Most individuals will experience what it is like to be a caregiver at some point in their lives. For some, it will be providing care for a grandparent, parent, or partner. For others, a close friend, neighbor, or child. In 2020, nearly 53 million individuals in the United States served as a caregiver.
Caregiving can be an incredibly rewarding role to play in someone else’s life. Helping with daily activities, offering companionship, and being there for them when they really need the support is an enriching experience. It can also be incredibly challenging. The CDC (Centers for Disease Prevention) has found that nearly 53% of caregivers experience a negative impact on their health that impacts their ability to provide care. While caregivers are occupied providing support to those who need it, they often neglect their own health in the meantime.
It’s important to be able to recognize when a caregiver might need additional support. Signs of stress include feeling burdened, feeling overly tired, becoming easily angered, losing interest in normal activities, having frequent headaches, abusing alcohol or drugs, and missing medical appointments, to name a few.

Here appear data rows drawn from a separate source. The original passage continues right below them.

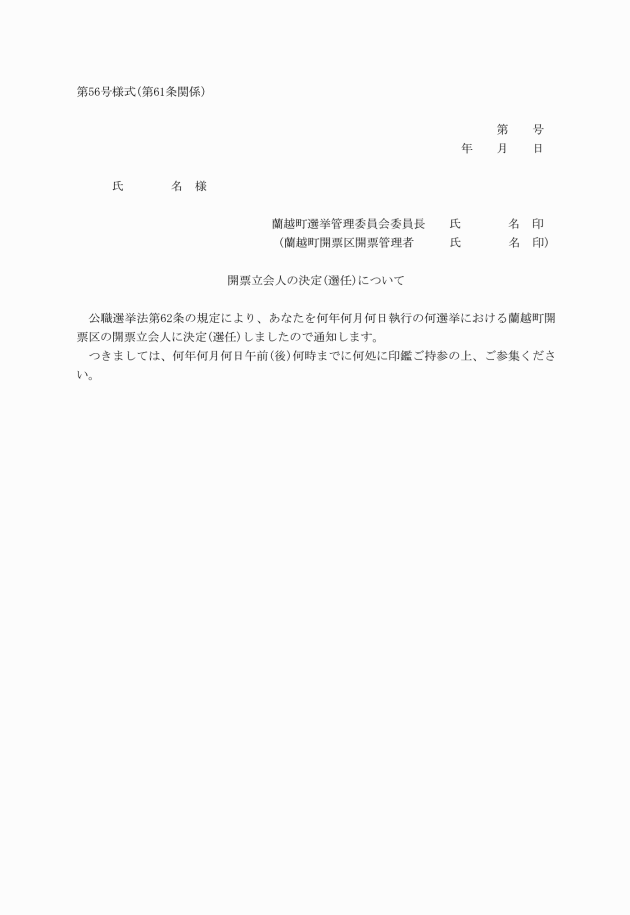 第56号様式(第61条関係)

第　　号
年　　月　　日

氏　　　　名　様

蘭越町選挙管理委員会委員長　　氏　　　　名　印
(蘭越町開票区開票管理者　　　氏　　　　名　印)

開票立会人の決定(選任)について

公職選挙法第62条の規定により、あなたを何年何月何日執行の何選挙における蘭越町開票区の開票立会人に決定(選任)しましたので通知します。
つきましては、何年何月何日午前(後)何時までに何処に印鑑ご持参の上、ご参集ください。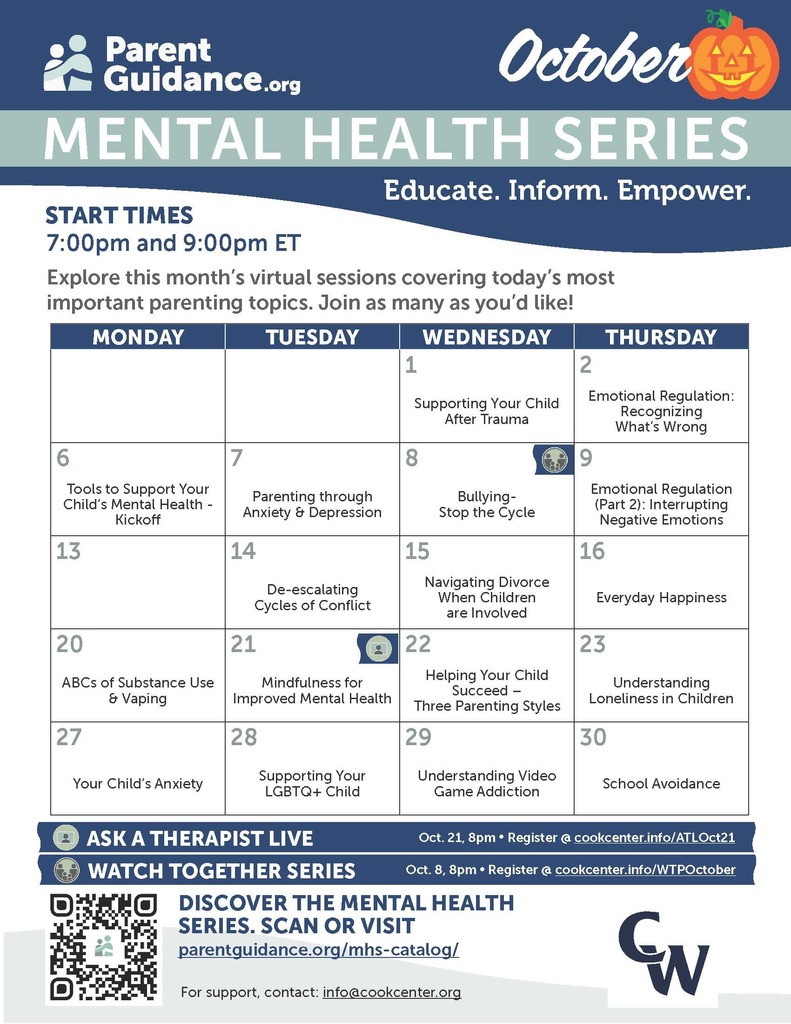 Parent Guidance.org

October

MENTAL HEALTH SERIES

Educate. Inform. Empower.

START TIMES
7:00pm and 9:00pm ET

Explore this month's virtual sessions covering today's most important parenting topics. Join as many as you'd like!

| MONDAY | TUESDAY | WEDNESDAY | THURSDAY |
|---|---|---|---|
| | | 1 Supporting Your Child After Trauma | 2 Emotional Regulation: Recognizing What's Wrong |
| 6 Tools to Support Your Child's Mental Health - Kickoff | 7 Parenting through Anxiety & Depression | 8 Bullying- Stop the Cycle | 9 Emotional Regulation (Part 2): Interrupting Negative Emotions |
| 13 | 14 De-escalating Cycles of Conflict | 15 Navigating Divorce When Children are Involved | 16 Everyday Happiness |
| 20 ABCs of Substance Use & Vaping | 21 Mindfulness for Improved Mental Health | 22 Helping Your Child Succeed – Three Parenting Styles | 23 Understanding Loneliness in Children |
| 27 Your Child's Anxiety | 28 Supporting Your LGBTQ+ Child | 29 Understanding Video Game Addiction | 30 School Avoidance |

ASK A THERAPIST LIVE Oct. 21, 8pm • Register @ cookcenter.info/ATLOct21

WATCH TOGETHER SERIES Oct. 8, 8pm • Register @ cookcenter.info/WTPOctober

DISCOVER THE MENTAL HEALTH SERIES. SCAN OR VISIT
parentguidance.org/mhs-catalog/

For support, contact: info@cookcenter.org

CW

If you know or love someone who serves as a caregiver, you may wonder what you can do to help support them. Here are four ideas to get you started:
Caregivers spend most of their time focused on the needs of the person they are responsible for providing care to. Offering to go grocery shopping, cook a meal, clean their home, handle a few loads of laundry, or run errands can provide caregivers with much-needed relief.
Giving a caregiver the opportunity to take a break fully away from the requirements of their caregiving is respite. This could mean watching the individual for a few hours, a whole day, or even a weekend while the caregiver has the opportunity to rest and recharge.
Caregivers may need emotional support, encouragement, and validation as they endure the day-to-day challenges of providing care. Consider sending a thoughtful note in the mail, making a phone call, or stopping by to spend some time with them.
It’s likely that caregivers may experience frustration, stress, and emotional exhaustion. Offering them a confidential space to share their feelings and concerns without judgment can make a big difference.
Keep in mind that every person’s needs are unique, so it is important to check in with them to see what would offer the most relief to them. For more resources for caregiving, check out the Elder Care Locator or your local Area on Aging.